Rewrite all of the material below, substituting "blue rug" for every occurrence of "teal rug" and leaving everything else unchanged. Leave out the pictures.

*** RECORDED INFORMATION ***

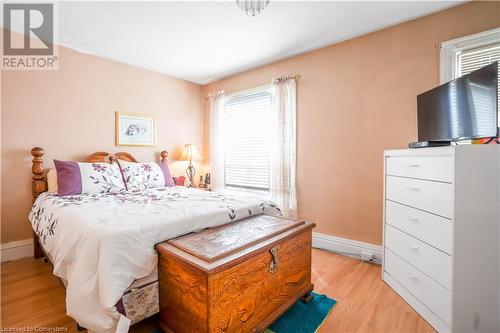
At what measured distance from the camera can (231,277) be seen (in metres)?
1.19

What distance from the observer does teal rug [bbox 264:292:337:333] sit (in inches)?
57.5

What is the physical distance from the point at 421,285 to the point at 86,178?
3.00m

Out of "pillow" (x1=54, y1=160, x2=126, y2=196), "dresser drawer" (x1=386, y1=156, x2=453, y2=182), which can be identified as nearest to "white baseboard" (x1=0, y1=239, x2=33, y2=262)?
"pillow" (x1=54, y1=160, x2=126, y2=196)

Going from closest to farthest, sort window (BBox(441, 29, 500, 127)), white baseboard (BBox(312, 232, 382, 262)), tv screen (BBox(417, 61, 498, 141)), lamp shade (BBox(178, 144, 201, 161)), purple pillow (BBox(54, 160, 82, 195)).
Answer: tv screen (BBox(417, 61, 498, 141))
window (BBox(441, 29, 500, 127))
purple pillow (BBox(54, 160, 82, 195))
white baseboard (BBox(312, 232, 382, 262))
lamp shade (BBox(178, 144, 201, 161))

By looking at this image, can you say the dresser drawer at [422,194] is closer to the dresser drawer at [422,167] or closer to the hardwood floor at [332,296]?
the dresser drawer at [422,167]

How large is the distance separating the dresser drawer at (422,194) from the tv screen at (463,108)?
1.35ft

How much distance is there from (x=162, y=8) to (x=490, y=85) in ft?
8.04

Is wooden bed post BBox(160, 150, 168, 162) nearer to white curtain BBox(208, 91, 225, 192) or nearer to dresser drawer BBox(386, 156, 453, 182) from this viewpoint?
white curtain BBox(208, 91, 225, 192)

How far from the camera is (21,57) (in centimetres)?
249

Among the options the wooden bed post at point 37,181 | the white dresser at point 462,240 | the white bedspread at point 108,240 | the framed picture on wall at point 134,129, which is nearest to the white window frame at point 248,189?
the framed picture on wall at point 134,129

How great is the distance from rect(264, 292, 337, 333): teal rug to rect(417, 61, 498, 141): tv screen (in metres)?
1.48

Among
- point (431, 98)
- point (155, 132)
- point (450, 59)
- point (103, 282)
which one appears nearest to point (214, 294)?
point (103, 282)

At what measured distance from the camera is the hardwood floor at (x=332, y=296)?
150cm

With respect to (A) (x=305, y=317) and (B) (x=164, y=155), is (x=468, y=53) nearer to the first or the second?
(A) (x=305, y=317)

***

# CORRECT OUTPUT
At what measured distance from the camera can (231,277) be seen (in metres)?
1.19

What distance from the observer does blue rug [bbox 264:292:337:333] sit (in inches)?
57.5

What is the physical distance from the point at 421,285 to the point at 86,178?
3.00m

Out of "pillow" (x1=54, y1=160, x2=126, y2=196), "dresser drawer" (x1=386, y1=156, x2=453, y2=182), which can be identified as nearest to "white baseboard" (x1=0, y1=239, x2=33, y2=262)?
"pillow" (x1=54, y1=160, x2=126, y2=196)

Going from closest to farthest, sort window (BBox(441, 29, 500, 127)), white baseboard (BBox(312, 232, 382, 262)), tv screen (BBox(417, 61, 498, 141)), lamp shade (BBox(178, 144, 201, 161)), purple pillow (BBox(54, 160, 82, 195)).
Answer: tv screen (BBox(417, 61, 498, 141))
window (BBox(441, 29, 500, 127))
purple pillow (BBox(54, 160, 82, 195))
white baseboard (BBox(312, 232, 382, 262))
lamp shade (BBox(178, 144, 201, 161))

By looking at this image, can you say the dresser drawer at [422,194] is closer to the dresser drawer at [422,167] or closer to the hardwood floor at [332,296]?
the dresser drawer at [422,167]

How large is the distance separating the dresser drawer at (422,194) from the tv screen at (463,108)?
1.35ft

How much distance is there from (x=162, y=8) to (x=490, y=85) in ft?
8.04

Is wooden bed post BBox(160, 150, 168, 162) nearer to white curtain BBox(208, 91, 225, 192) or nearer to dresser drawer BBox(386, 156, 453, 182) from this viewpoint?
white curtain BBox(208, 91, 225, 192)

How far from the camera is (21,57) (in centimetres)?
249

Among the options the wooden bed post at point 37,181 | the white dresser at point 462,240 | the white bedspread at point 108,240 | the framed picture on wall at point 134,129, which is nearest to the white window frame at point 248,189?
the framed picture on wall at point 134,129

How great is the distance from rect(264, 292, 337, 333): blue rug to rect(417, 61, 498, 141): tv screen (in metres)?
1.48

Among
- point (431, 98)
- point (155, 132)
- point (450, 59)
- point (103, 282)
which one appears nearest to point (214, 294)?
point (103, 282)

At what measured distance from the camera is the hardwood floor at (x=332, y=296)?
150cm

With respect to (A) (x=305, y=317) and (B) (x=164, y=155), is (x=468, y=53) nearer to the first or the second?
(A) (x=305, y=317)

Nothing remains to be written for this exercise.